** Opening SOURCE INFORMATION block **

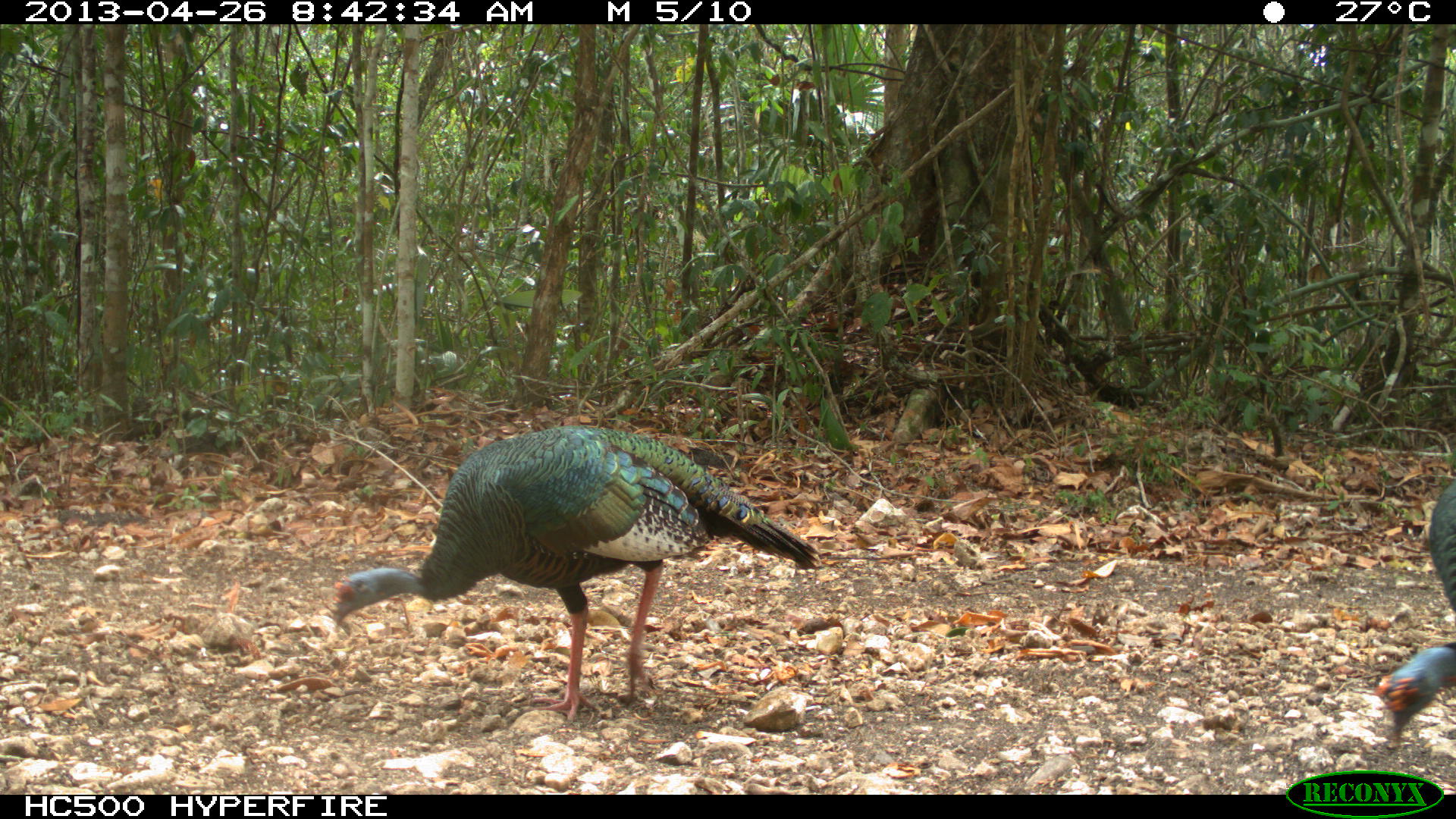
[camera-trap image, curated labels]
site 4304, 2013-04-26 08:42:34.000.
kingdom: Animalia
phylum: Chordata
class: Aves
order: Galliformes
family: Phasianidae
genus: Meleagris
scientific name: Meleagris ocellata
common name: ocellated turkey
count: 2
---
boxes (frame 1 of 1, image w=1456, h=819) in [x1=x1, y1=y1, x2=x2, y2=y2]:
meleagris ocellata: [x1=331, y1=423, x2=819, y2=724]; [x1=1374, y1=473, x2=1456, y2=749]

** Closing SOURCE INFORMATION block **

# [ABOUT THIS TASK]
Please return the span of lines above that opens with the one containing "phylum: Chordata" and closes with the final line, both included, exactly as written and nothing more.

# [ANSWER TO THIS PROBLEM]
phylum: Chordata
class: Aves
order: Galliformes
family: Phasianidae
genus: Meleagris
scientific name: Meleagris ocellata
common name: ocellated turkey
count: 2
---
boxes (frame 1 of 1, image w=1456, h=819) in [x1=x1, y1=y1, x2=x2, y2=y2]:
meleagris ocellata: [x1=331, y1=423, x2=819, y2=724]; [x1=1374, y1=473, x2=1456, y2=749]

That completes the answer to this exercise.